* WHAT TO WORK ON *
A) In the baby photo thread, who wrote "What a smile!"?
B) Name every username that posts in the baby photo thread, each listed once.
C) Write the next part of the baby photo thread, starting after its final line.

* TEXT SECTION *
= = =

# My sweet baby 😍



## jesssica_ (Apr 8, 2022)

My sweet little baby


----------



## Jeff15 (Apr 8, 2022)

Lovely shots.....


----------



## jesssica_ (Apr 8, 2022)

Slightly obsessed 🤪


----------



## Jeff15 (Apr 8, 2022)

Another lovely set.....


----------



## Dean_Gretsch (Apr 8, 2022)

What a smile!


----------



## Robshoots (Apr 8, 2022)

jesssica_ said:


> Slightly obsessed 🤪


And with good reason.  Lovely baby girl and very nice shots.


----------



## Warhorse (Apr 8, 2022)

What a cutie pie!


----------



## CherylL (Apr 8, 2022)

Super cute!


----------



## slat (Apr 10, 2022)

= = =

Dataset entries
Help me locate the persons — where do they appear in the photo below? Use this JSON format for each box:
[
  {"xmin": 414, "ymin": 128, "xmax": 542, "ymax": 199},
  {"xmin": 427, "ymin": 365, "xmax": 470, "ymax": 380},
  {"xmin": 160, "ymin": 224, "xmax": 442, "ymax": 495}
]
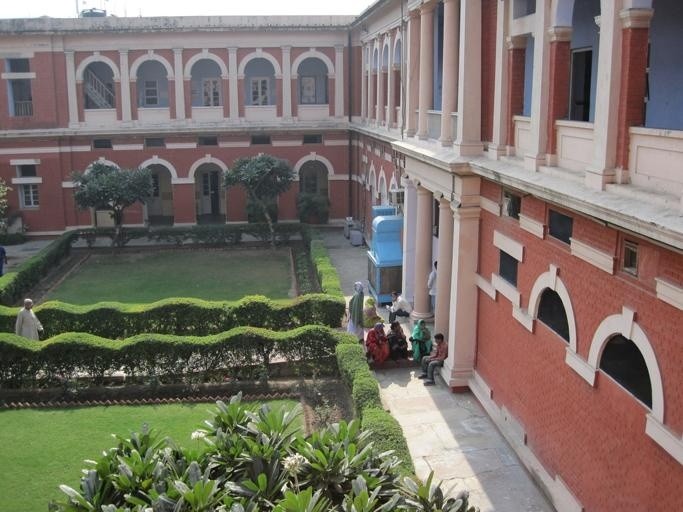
[
  {"xmin": 14, "ymin": 297, "xmax": 44, "ymax": 342},
  {"xmin": 409, "ymin": 319, "xmax": 433, "ymax": 370},
  {"xmin": 0, "ymin": 246, "xmax": 8, "ymax": 277},
  {"xmin": 362, "ymin": 295, "xmax": 385, "ymax": 329},
  {"xmin": 427, "ymin": 261, "xmax": 436, "ymax": 317},
  {"xmin": 386, "ymin": 292, "xmax": 413, "ymax": 324},
  {"xmin": 418, "ymin": 333, "xmax": 449, "ymax": 386},
  {"xmin": 385, "ymin": 322, "xmax": 411, "ymax": 365},
  {"xmin": 347, "ymin": 281, "xmax": 364, "ymax": 344},
  {"xmin": 365, "ymin": 322, "xmax": 390, "ymax": 371}
]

= = =

* RESPONSES BY TASK *
A) Dean_Gretsch

B) jesssica_, Jeff15, Dean_Gretsch, Robshoots, Warhorse, CherylL, slat

C)
Wonderful shots.


----------



## jeffashman (Apr 15, 2022)

Precious!


----------



## Winona (Apr 24, 2022)

Beautiful shots!


----------



## Space Face (Apr 25, 2022)

Looks such a contented wee thing.  Bless!!!


----------



## Photo Lady (Apr 25, 2022)

she is a beautiful baby... love all her sweet expressions..


----------



## NS: Nikon Shooter (Apr 25, 2022)

-

Just adorable!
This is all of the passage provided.